If you are interested in any of these ideas have a play on the LMIforAll web site. And feel free to get in touch if you have any questions.

 

 

Ed tech community has grown up!

September 15th, 2014 by Graham Attwell

I have spent most of the first half of September travelling to meetings and conferences around Europe. Now I have a few days to write up some of the things I learned – or more accurately of the interesting conversations I had.

I started out at the ALT-C 2014 conference at Warwick University in the UK. I used to be a regular at ALT-C but have missed the last few years conferences. September is a busy moth for conferences and project meetings anyway but the main reason for not going is that ALT-C is horribly expensive! This year I was able to go thanks to sponsorship from the UKCES LMIforAll project which had a stand at the conference. More on that in a second posting – first some general impressions about the conference. This is necessarily a bit impressionistic as I was on the stand for much of the two and a half days. However I got to catch up with David White who like me had not attended the past few years events and we shared ideas. Indeed, as usual, the best bit of the conference was meeting up with old friends and colleagues.
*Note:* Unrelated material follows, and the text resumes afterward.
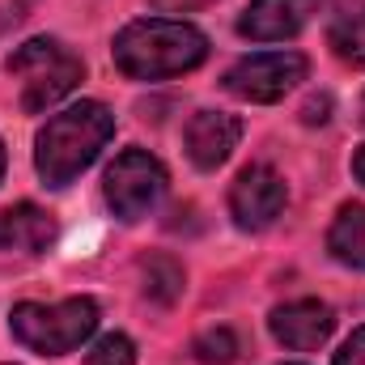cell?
<instances>
[{"instance_id":"8fae6325","label":"cell","mask_w":365,"mask_h":365,"mask_svg":"<svg viewBox=\"0 0 365 365\" xmlns=\"http://www.w3.org/2000/svg\"><path fill=\"white\" fill-rule=\"evenodd\" d=\"M51 242H56V221L38 204H17V208H4L0 212V251L38 255Z\"/></svg>"},{"instance_id":"6da1fadb","label":"cell","mask_w":365,"mask_h":365,"mask_svg":"<svg viewBox=\"0 0 365 365\" xmlns=\"http://www.w3.org/2000/svg\"><path fill=\"white\" fill-rule=\"evenodd\" d=\"M208 56V38L187 26V21H132L115 38V68L132 81H162V77H182L200 68Z\"/></svg>"},{"instance_id":"4fadbf2b","label":"cell","mask_w":365,"mask_h":365,"mask_svg":"<svg viewBox=\"0 0 365 365\" xmlns=\"http://www.w3.org/2000/svg\"><path fill=\"white\" fill-rule=\"evenodd\" d=\"M327 43H331V51H336L344 64L365 68V4H357V9H344V13L331 21Z\"/></svg>"},{"instance_id":"5b68a950","label":"cell","mask_w":365,"mask_h":365,"mask_svg":"<svg viewBox=\"0 0 365 365\" xmlns=\"http://www.w3.org/2000/svg\"><path fill=\"white\" fill-rule=\"evenodd\" d=\"M166 195V170L153 153L145 149H128L115 158V166L106 170V204L119 221H140L158 208V200Z\"/></svg>"},{"instance_id":"7a4b0ae2","label":"cell","mask_w":365,"mask_h":365,"mask_svg":"<svg viewBox=\"0 0 365 365\" xmlns=\"http://www.w3.org/2000/svg\"><path fill=\"white\" fill-rule=\"evenodd\" d=\"M115 132V115L102 102H77L47 119L34 140V166L47 187H68L81 170H90L102 145Z\"/></svg>"},{"instance_id":"5bb4252c","label":"cell","mask_w":365,"mask_h":365,"mask_svg":"<svg viewBox=\"0 0 365 365\" xmlns=\"http://www.w3.org/2000/svg\"><path fill=\"white\" fill-rule=\"evenodd\" d=\"M179 293H182V268L175 264V259L158 255V259L145 264V297H149V302L170 306Z\"/></svg>"},{"instance_id":"9a60e30c","label":"cell","mask_w":365,"mask_h":365,"mask_svg":"<svg viewBox=\"0 0 365 365\" xmlns=\"http://www.w3.org/2000/svg\"><path fill=\"white\" fill-rule=\"evenodd\" d=\"M191 353H195L200 365H234L238 361V336H234L230 327H212V331L195 336Z\"/></svg>"},{"instance_id":"30bf717a","label":"cell","mask_w":365,"mask_h":365,"mask_svg":"<svg viewBox=\"0 0 365 365\" xmlns=\"http://www.w3.org/2000/svg\"><path fill=\"white\" fill-rule=\"evenodd\" d=\"M306 26L302 0H251V9L238 17V34L251 43H284Z\"/></svg>"},{"instance_id":"ba28073f","label":"cell","mask_w":365,"mask_h":365,"mask_svg":"<svg viewBox=\"0 0 365 365\" xmlns=\"http://www.w3.org/2000/svg\"><path fill=\"white\" fill-rule=\"evenodd\" d=\"M268 327H272V336L284 349L310 353V349L327 344V336H331V327H336V314H331V306L319 302V297H297V302L276 306L272 319H268Z\"/></svg>"},{"instance_id":"e0dca14e","label":"cell","mask_w":365,"mask_h":365,"mask_svg":"<svg viewBox=\"0 0 365 365\" xmlns=\"http://www.w3.org/2000/svg\"><path fill=\"white\" fill-rule=\"evenodd\" d=\"M336 365H365V327H357L344 340V349L336 353Z\"/></svg>"},{"instance_id":"8992f818","label":"cell","mask_w":365,"mask_h":365,"mask_svg":"<svg viewBox=\"0 0 365 365\" xmlns=\"http://www.w3.org/2000/svg\"><path fill=\"white\" fill-rule=\"evenodd\" d=\"M297 81H306V56L297 51H259L225 73V90L242 102H280Z\"/></svg>"},{"instance_id":"9c48e42d","label":"cell","mask_w":365,"mask_h":365,"mask_svg":"<svg viewBox=\"0 0 365 365\" xmlns=\"http://www.w3.org/2000/svg\"><path fill=\"white\" fill-rule=\"evenodd\" d=\"M238 140H242V123L225 110H200L187 123V158L200 170H217L221 162H230Z\"/></svg>"},{"instance_id":"7402d4cb","label":"cell","mask_w":365,"mask_h":365,"mask_svg":"<svg viewBox=\"0 0 365 365\" xmlns=\"http://www.w3.org/2000/svg\"><path fill=\"white\" fill-rule=\"evenodd\" d=\"M361 123H365V98H361Z\"/></svg>"},{"instance_id":"603a6c76","label":"cell","mask_w":365,"mask_h":365,"mask_svg":"<svg viewBox=\"0 0 365 365\" xmlns=\"http://www.w3.org/2000/svg\"><path fill=\"white\" fill-rule=\"evenodd\" d=\"M289 365H297V361H289Z\"/></svg>"},{"instance_id":"277c9868","label":"cell","mask_w":365,"mask_h":365,"mask_svg":"<svg viewBox=\"0 0 365 365\" xmlns=\"http://www.w3.org/2000/svg\"><path fill=\"white\" fill-rule=\"evenodd\" d=\"M9 77L21 86V110L38 115L47 106H56L60 98H68L73 86L81 81L86 64L56 38H30L9 56Z\"/></svg>"},{"instance_id":"7c38bea8","label":"cell","mask_w":365,"mask_h":365,"mask_svg":"<svg viewBox=\"0 0 365 365\" xmlns=\"http://www.w3.org/2000/svg\"><path fill=\"white\" fill-rule=\"evenodd\" d=\"M327 251L349 268H365V204L340 208V217L331 221V234H327Z\"/></svg>"},{"instance_id":"3957f363","label":"cell","mask_w":365,"mask_h":365,"mask_svg":"<svg viewBox=\"0 0 365 365\" xmlns=\"http://www.w3.org/2000/svg\"><path fill=\"white\" fill-rule=\"evenodd\" d=\"M9 327H13V340L26 344L30 353L60 357V353L81 349L93 336V327H98V306H93L90 297H68V302H56V306L21 302V306H13V314H9Z\"/></svg>"},{"instance_id":"d6986e66","label":"cell","mask_w":365,"mask_h":365,"mask_svg":"<svg viewBox=\"0 0 365 365\" xmlns=\"http://www.w3.org/2000/svg\"><path fill=\"white\" fill-rule=\"evenodd\" d=\"M353 175H357V182H365V145L353 153Z\"/></svg>"},{"instance_id":"ac0fdd59","label":"cell","mask_w":365,"mask_h":365,"mask_svg":"<svg viewBox=\"0 0 365 365\" xmlns=\"http://www.w3.org/2000/svg\"><path fill=\"white\" fill-rule=\"evenodd\" d=\"M327 110H331V98H310L306 110H302V119H306V123H323Z\"/></svg>"},{"instance_id":"52a82bcc","label":"cell","mask_w":365,"mask_h":365,"mask_svg":"<svg viewBox=\"0 0 365 365\" xmlns=\"http://www.w3.org/2000/svg\"><path fill=\"white\" fill-rule=\"evenodd\" d=\"M280 208H284V179L264 162L247 166L230 187V212L238 230H268L280 217Z\"/></svg>"},{"instance_id":"44dd1931","label":"cell","mask_w":365,"mask_h":365,"mask_svg":"<svg viewBox=\"0 0 365 365\" xmlns=\"http://www.w3.org/2000/svg\"><path fill=\"white\" fill-rule=\"evenodd\" d=\"M0 175H4V145H0Z\"/></svg>"},{"instance_id":"2e32d148","label":"cell","mask_w":365,"mask_h":365,"mask_svg":"<svg viewBox=\"0 0 365 365\" xmlns=\"http://www.w3.org/2000/svg\"><path fill=\"white\" fill-rule=\"evenodd\" d=\"M86 365H136V349H132L128 336L110 331V336H102L90 353H86Z\"/></svg>"},{"instance_id":"ffe728a7","label":"cell","mask_w":365,"mask_h":365,"mask_svg":"<svg viewBox=\"0 0 365 365\" xmlns=\"http://www.w3.org/2000/svg\"><path fill=\"white\" fill-rule=\"evenodd\" d=\"M153 4H162V9H195L204 0H153Z\"/></svg>"}]
</instances>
It seemed to us that the atmosphere of the conference had changed a little – not necessarily for the worse. Whilst in the past we saw ourselves as pioneers changing the world, Ed Techs have come of age. This was a conference of recognised professionals going about their daily jobs – almost a trade conference. At the same time many people seemed concerned with their future employment in the light of cut backs in university and Further Education funding. In the past much of the innovation was driven by government funded agencies – especially JISC and Becta. With the demise of Becta and severe downsizing at Jisc, innovation seemed thin on the ground. And maybe I am wrong, but with the increasing competition between institutions, coupled with the relative dearth of funded collaborative projects, their seems to be a danger of isolation – with everyone struggling on their own on the same problems.

It was tricky to find out just what was going on at the conference. To stop us all going to see our friends’ presentations and to give an opportunity to new presenters, presumably, the programme was hard to follow, taking considerable time and clicks to link sessions, papers, topics and people. I sort of see where Alt-C were coming from but one of the reasons I go to these events is to see and discuss with people whose research and development I follow online. And with a conference theme of  “Riding Giants – how to innovate and educate in front of the wave”, many of the title of contributions were somewhat opaque in terms of what they were about! Still much discussion seemed to be about MOOCs and Learning Analytics as well as the more mundane world of platforms and online presence.

Still, all in all, an enjoyable conference with some great keynotes (will publish videos of those to the front page of this site). More on the data stuff tomorrow.